At the same time, feedback from users shapes what matters: lower halide content, batch-to-batch consistency, and detailed tracking for each shipment. It’s not enough to meet a standard once. Supply contracts now include quarterly reviews, random spot checks, and regular lab visits by customers’ own chemists. That kind of scrutiny pushes us to learn from every deviation—no matter how slight.
Research collaborations with universities and industry groups bring new process insights: how to reduce the carbon footprint of each drum, recover more Chloromethane from off-spec batches, and use less energy per ton produced. Plant engineers roll out pilot tests, record the numbers, and see if next quarter’s run can shave a few percent off inputs or boost recovery of sellable product.
At the end of the day, manufacturing Chloromethane means balancing cost, safety, product purity, and environmental standards in real time. It means drawing on both deep chemical knowledge and practical troubleshooting. Each batch we ship stands as proof that experience, attention to detail, and drive for improvement make a tangible difference, whether in a rural elastomer plant, an urban electronics facility, or a cross-continental shipment.
Years spent at the control panels and in the field shape our outlook on Chloromethane: not just as a product, but as part of thousands of relationships—between raw material suppliers, our own plant staff, regulatory inspectors, and long-term customers.
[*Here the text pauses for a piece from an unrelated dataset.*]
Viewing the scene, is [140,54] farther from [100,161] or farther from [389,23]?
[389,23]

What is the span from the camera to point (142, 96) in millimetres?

Every improvement in quality or safety grows from direct experience on the factory floor. The trust built into every barrel and tank comes from layers of skill, trial and error, and refusal to settle for ‘good enough.’ Customers who choose Chloromethane over rivals do so for reasons grounded in those years of work—cleaner batches, tighter specs, clear support. As industries shift and standards change, Chloromethane manufacturing never stops advancing.